Chiavi geopolitiche degli accordi militari bilaterali

Le alleanze forgiate da entrambe le nazioni non sono limitate agli accordi commerciali per l’acquisto e vendita di attrezzature per la difesa. I Paesi svolgono attività sui principi del non intervento straniero. Le dinamiche russo-venezuelane costruite sono ben lontane dalla formazione di colonie militari che gli Stati Uniti coordinano nei Paesi subordinati. Il 2018, carico di molteplici operazioni contro lo Stato venezuelano, col tentato omicidio al culmine, ebbe anche un maggiore riavvicinamento con la Federazione Russa al fine di dissuadere Washington dall’approfondire l’assedio del paese. All’inizio dello scorso dicembre, furono condotte manovre congiunte coi “Cigni bianchi”, i bombardieri supersonici dell’era sovietica, con lo scopo di scambiare esperienze tra le due Aeronautiche. Insieme a questi Tupolev Tu-160, arrivò la delegazione russa, composta da un centinaio di militari. Il Cremlino, l’agente decisivo per sedare la guerra in Siria, contrasta le aggressioni dell’Ucraina nel Mare di Azov per provocare un conflitto navale, mossa sostenuta da Stati Uniti e loro alleati della NATO. La propaganda anti-russa concepì tali azioni congiunte come “spreco di fondi pubblici”, nelle parole del segretario di Stato Mike Pompeo. La verità è che la manovra inviava un messaggio forte che condanna qualsiasi tentativo di cambiare la situazione politica in Venezuela. L’attività fu preceduta dall’incontro del Ministro Vladimir Padrino con l’omologo russo Sergej Shojgi, nel quadro di un viaggio ufficiale del Presidente Nicolás Maduro in Russia. Furono firmati accordi su questioni energetiche, commerciali, di telecomunicazione ed armamento.

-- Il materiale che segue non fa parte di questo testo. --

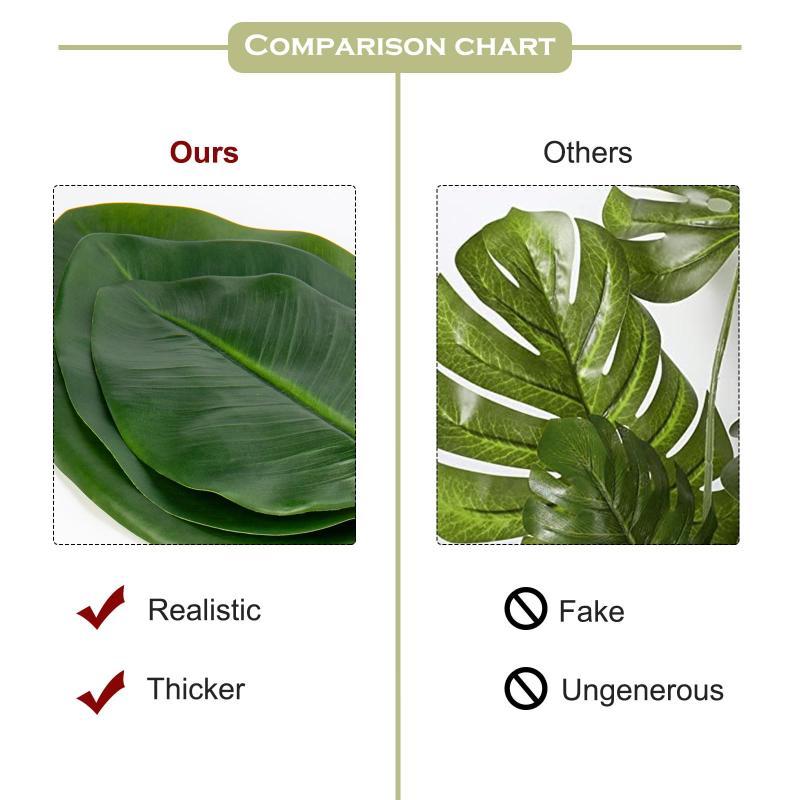 COMPARISON CHART

Ours

Realistic

Thicker

Others

Fake

Ungenerous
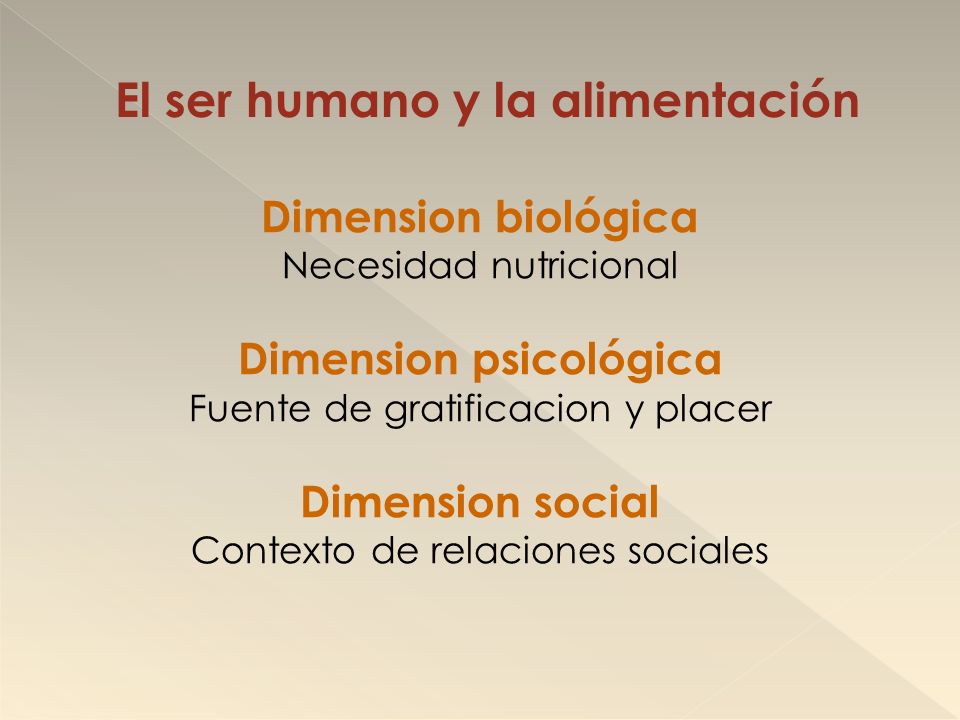 El ser humano y la alimentación

Dimension biológica
Necesidad nutricional

Dimension psicológica
Fuente de gratificacion y placer

Dimension social
Contexto de relaciones sociales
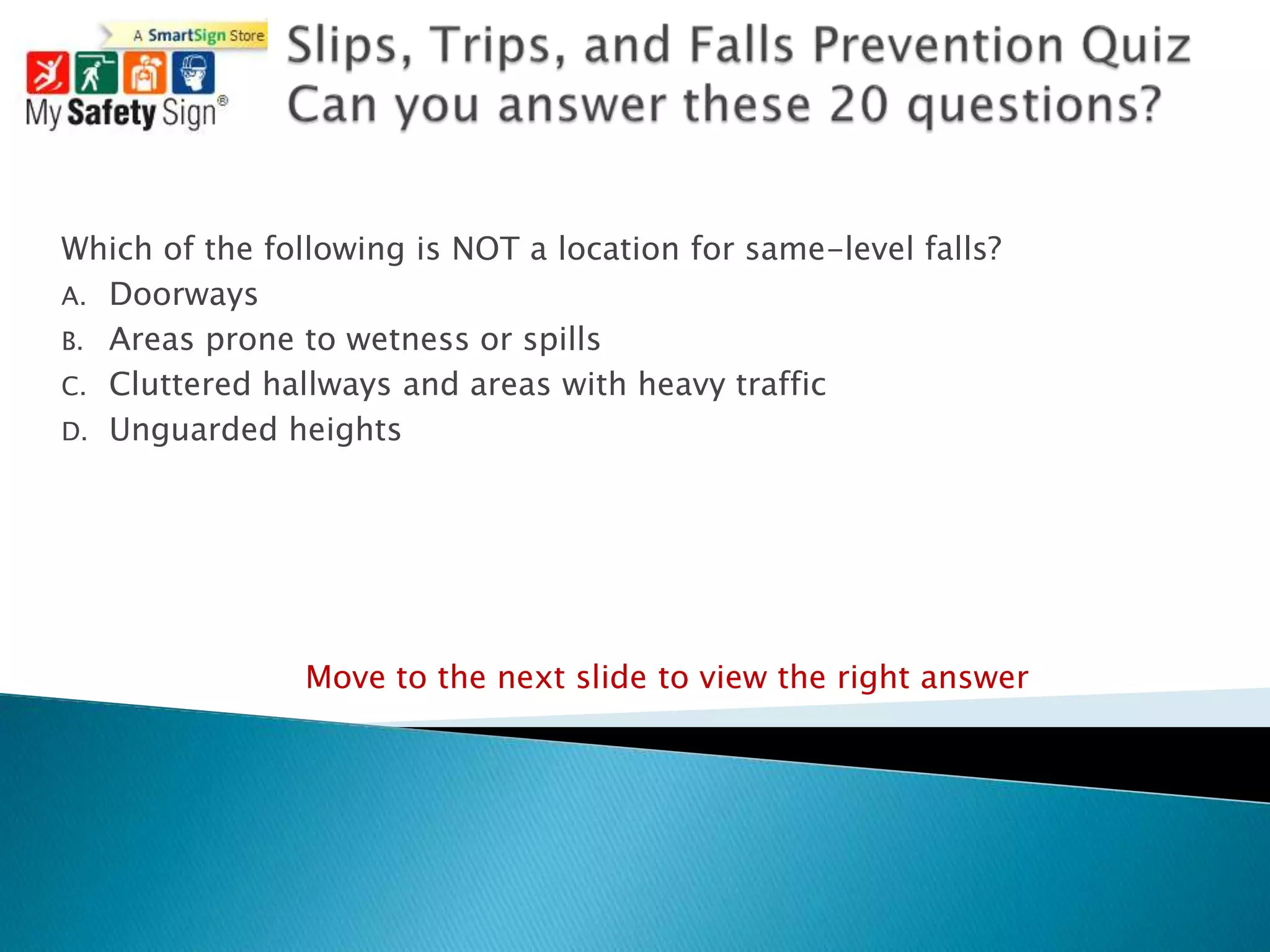 A SmartSign Store
My Safety Sign®

Slips, Trips, and Falls Prevention Quiz
Can you answer these 20 questions?

Which of the following is NOT a location for same-level falls?
A. Doorways
B. Areas prone to wetness or spills
C. Cluttered hallways and areas with heavy traffic
D. Unguarded heights

Move to the next slide to view the right answer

Il grado di impegno manifestato ora che apertamente si minaccia l’intervento militare contro il Venezuela, la Russia partecipa come attore diplomatico accusando gli Stati Uniti d’interferenza negli affari interni del Paese alla riunione del Consiglio di sicurezza dell’ONU a fine gennaio. Le successive denunce del Ministero degli Esteri russo, sulla “determinazione che Washington mostra nel dividere l’esercito venezuelano e rovesciare il governo costituzionale del Venezuela”, ratificano la coesione delle relazioni diplomatiche in un momento in cui le azioni statunitensi sono eccessive e violente. Lo Stato venezuelano, comprendendo che la guerra non si riduce allo scontro armato, sviluppava una conseguente strategia multipolare nella politica estera, comprendendo i densi fattori del blocco euroasiatico che oggi mostrano risultati di fronte l’intensificarsi delle aggressioni straniere.